University examiners fail to spot ChatGPT answers in real-world test

ChatGPT-written exams for a psychology degree were mostly not caught and got higher grades than work done by real students.

0 4,255

94% of university test submissions generated by ChatGPT were not identified as artificial intelligence, and they scored higher than human students’ work.

ChatGPT helped Peter Scarfe and his colleagues at the University of Reading, UK, solve 63 evaluation questions in five psychology undergraduate modules. As they took these tests at home, they were allowed to utilize notes and references, but not AI.

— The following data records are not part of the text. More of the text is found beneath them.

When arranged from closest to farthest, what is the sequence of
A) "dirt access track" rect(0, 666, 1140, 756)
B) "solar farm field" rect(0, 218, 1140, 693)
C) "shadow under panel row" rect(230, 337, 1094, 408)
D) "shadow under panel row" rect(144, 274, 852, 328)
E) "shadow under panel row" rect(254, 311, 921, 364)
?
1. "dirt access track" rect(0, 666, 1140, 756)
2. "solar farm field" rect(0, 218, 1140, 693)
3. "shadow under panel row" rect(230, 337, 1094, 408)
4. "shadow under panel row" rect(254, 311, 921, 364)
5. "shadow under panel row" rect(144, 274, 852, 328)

AI replies were submitted alongside human students’ work and made up 5% of academics’ evaluated scripts. The markers were unaware that they were grading 33 ChatGPT-generated phony pupils.

Assessments comprised short responses and lengthier essays. “Including references to academic literature but not a separate reference section” was ChatGPT’s prompt, followed by the test question.

In all modules, just 6% of AI submissions were marked as suspicious, albeit certain modules had no questionable AI work. Scarfe writes, “On average, the AI responses gained higher grades than our real student submissions,” however module ratings varied.

He says “Current AI tends to struggle with more abstract reasoning and integration into information”. However, throughout all 63 AI entries, AI output surpassed student effort by 83.4%.

The researchers say their study is the largest and most rigorous. Scarfe thinks the study is an issue for all academics, even if it just examined Reading’s psychology degree. “I have no reason to think that other subject areas wouldn’t have just the exact kind of issue,” he adds.

“The results show exactly what I’d expect to see,” says Imperial College London’s Thomas Lancaster. We know that generative AI can answer simple, limited textual questions reasonably. He says unattended tests with brief responses have never been cheatable.

Marking labor also hinders academics’ capacity to spot AI fraud. “Time-pressured markers of short answer questions are highly improbable to raise AI misconduct cases on a whim,” explains Lancaster. I am confident this isn’t the only institution doing this.”

Scarfe believes addressing it at its root is nearly difficult. The sector must rethink its assessments. “I think it’s going to take the sector as a whole to believe that we’re going to have to build AI into our student assessments,” he adds.

Leave A Reply

Your email address will not be published.